San Francisco Mayor Gavin Newsom today proposed $45 million in mid-year cuts and new revenue generation to close a fiscal deficit for the current year, but warned much more serious cuts are still to come with the city’s projected $500 million deficit for the coming fiscal year.

The current cuts included $6 million from the Police Department, $10.7 million combined from the public health department and human services agency, $6.2 million from the sheriff’s department, and $1.7 from the fire department, but cuts were made across the board.

Newsom stressed that his proposals contained no layoffs of city workers and he did not strip any of the $43 million in recent add-backs to the budget from the Board of Supervisors.

Newsom said only 12 percent of the $45 million represented direct cuts to city services.

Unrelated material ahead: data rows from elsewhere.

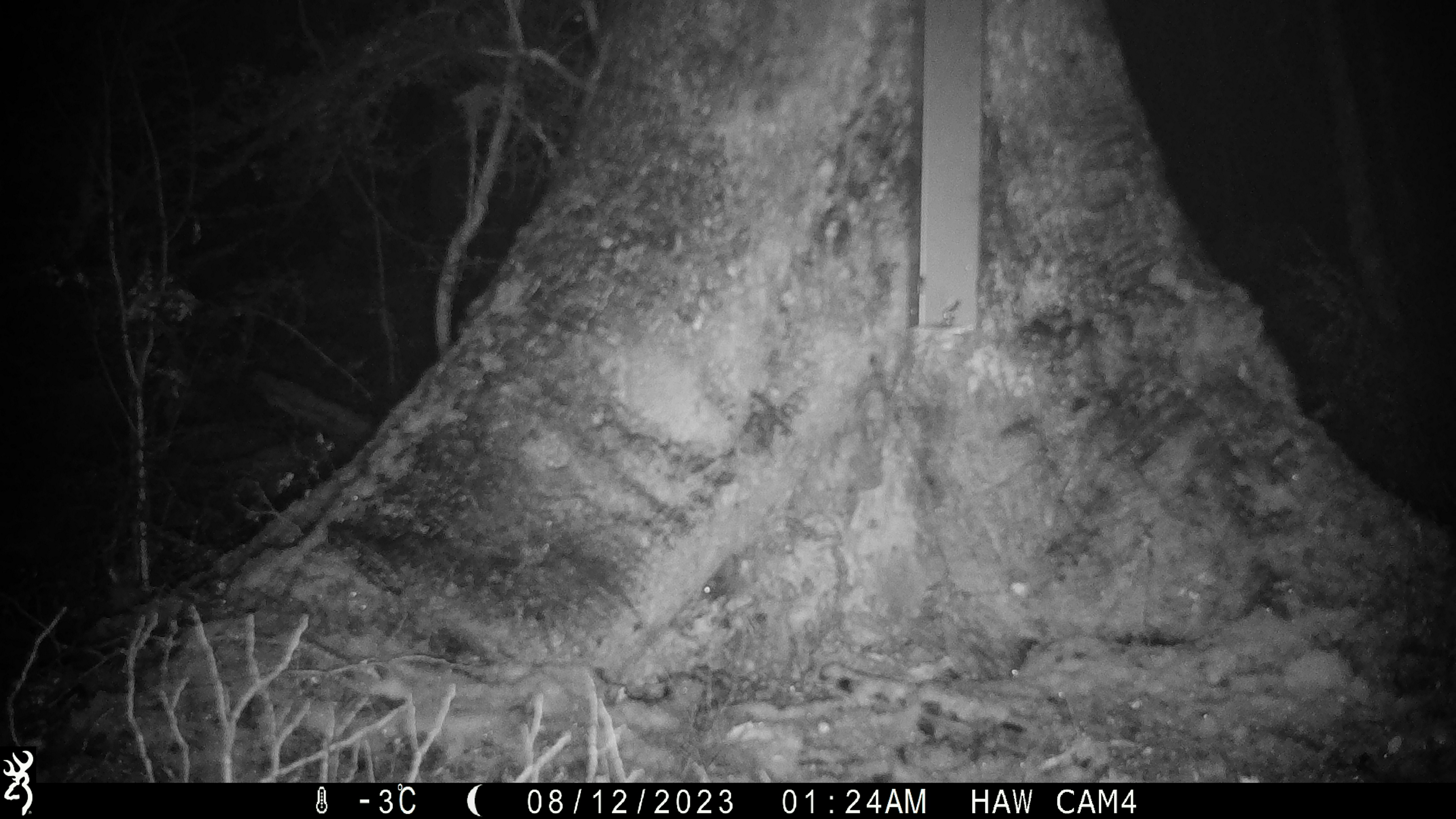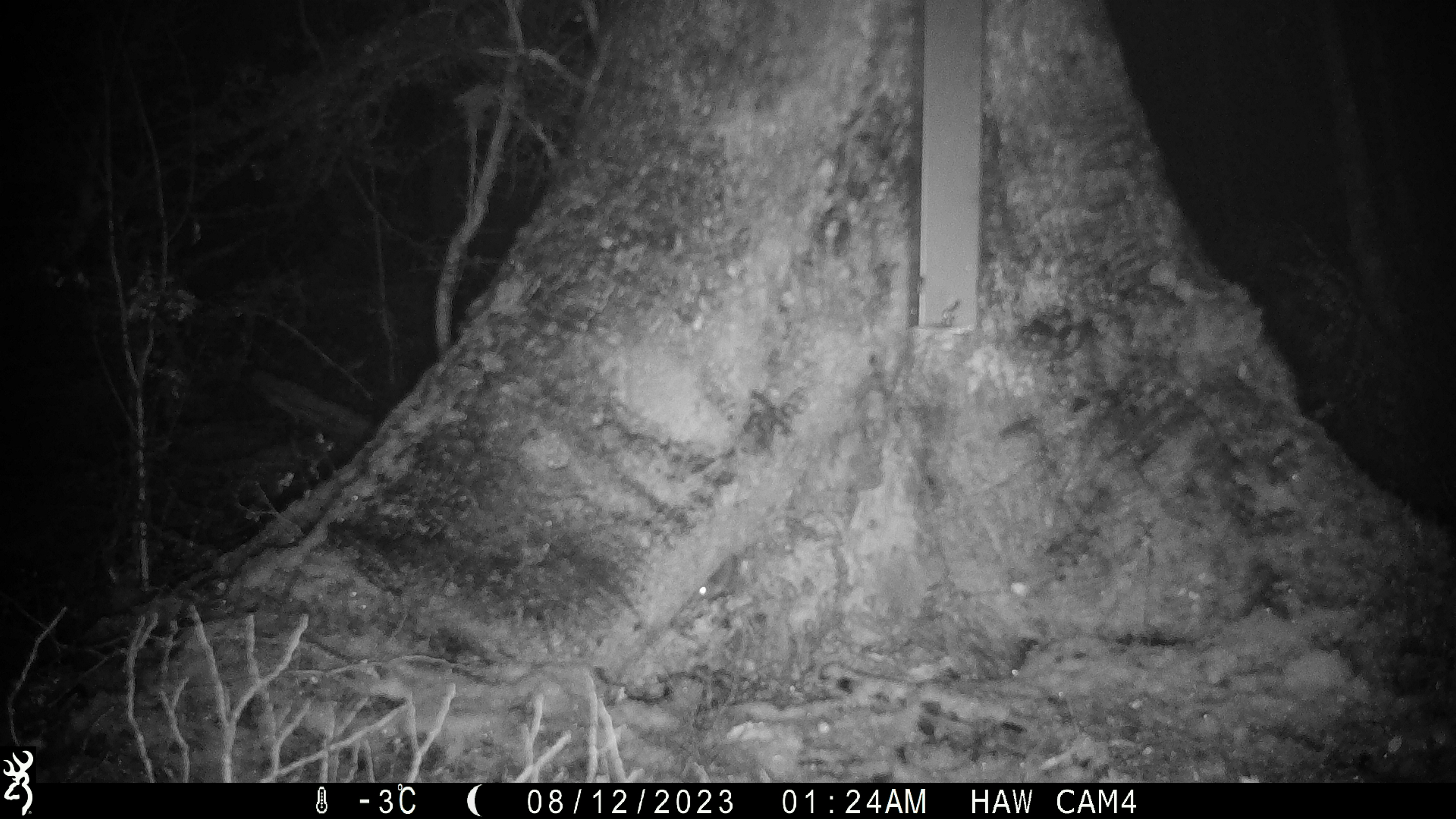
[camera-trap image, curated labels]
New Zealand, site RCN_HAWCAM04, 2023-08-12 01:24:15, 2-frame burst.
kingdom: Animalia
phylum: Chordata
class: Mammalia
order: Rodentia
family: Muridae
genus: Mus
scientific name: Mus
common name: mouse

Most of the cuts were “belt-tightening” improvements in department efficiency, such as renegotiating some city contracts, removing 80 vehicles from the city’s fleet, and cutting overtime, including $3 million in police overtime, he said.

About $8.5 million of the $45 million were new revenue projections.

“I think that we’ve done our best to be thoughtful and judicious,” Newsom said.

Newsom has taken criticism from some supervisors who claim he has in past budget cuts demanded a disproportionately higher amount from health and human services than from law enforcement.

“Public safety took the lion’s share of the mid-year cuts,” Newsom said today.

“Police, fire and sheriff really stepped up,” he said. “They deserve a lot of credit.”

Health and human service cuts “are always the most difficult,” Newsom said.

The mayor himself proposed a 15 percent cut from both his salary and that of his chief of staff, who both earn more than $200,000, and 10 percent salary cuts from others in the mayor’s office earning more than $125,000.

Though there were no layoffs in this round of cuts, Newsom said expects there will be in January.

The mayor had 21 days to come up with the cuts after the city controller issued a report on Nov. 16 that the general fund was another $53 million short. The number was later revised down to $45 million.

“The general fund reserve is now restored,” Newsom said. “We’re back in fiscal health.”
A major factor in balancing the budget was the need to assure credit rating agencies that the city is on sound financial footing, according to Newsom.

Approximately $25 million of the current proposed cuts would be ongoing, so Newsom today revised the projected deficit for the next fiscal year down from $522 million to $497 million.

But the city will be without help from the state next year, and will not receive the one-time federal stimulus dollars it got this year, according to Newsom.

“And so it’s a much more challenging budget,” he warned.

“The next round, there will have to be, by definition, some creative solutions,” he said.

Along those lines, Newsom said today he will continue to ask all city departments to trim 20 percent from their budgets, and to make contingency plans to cut 30 percent.

In the end, though, “some departments will have deeper cuts, some will have substantially smaller cuts,” he said.

The Board of Supervisors will consider today’s proposed cuts in January.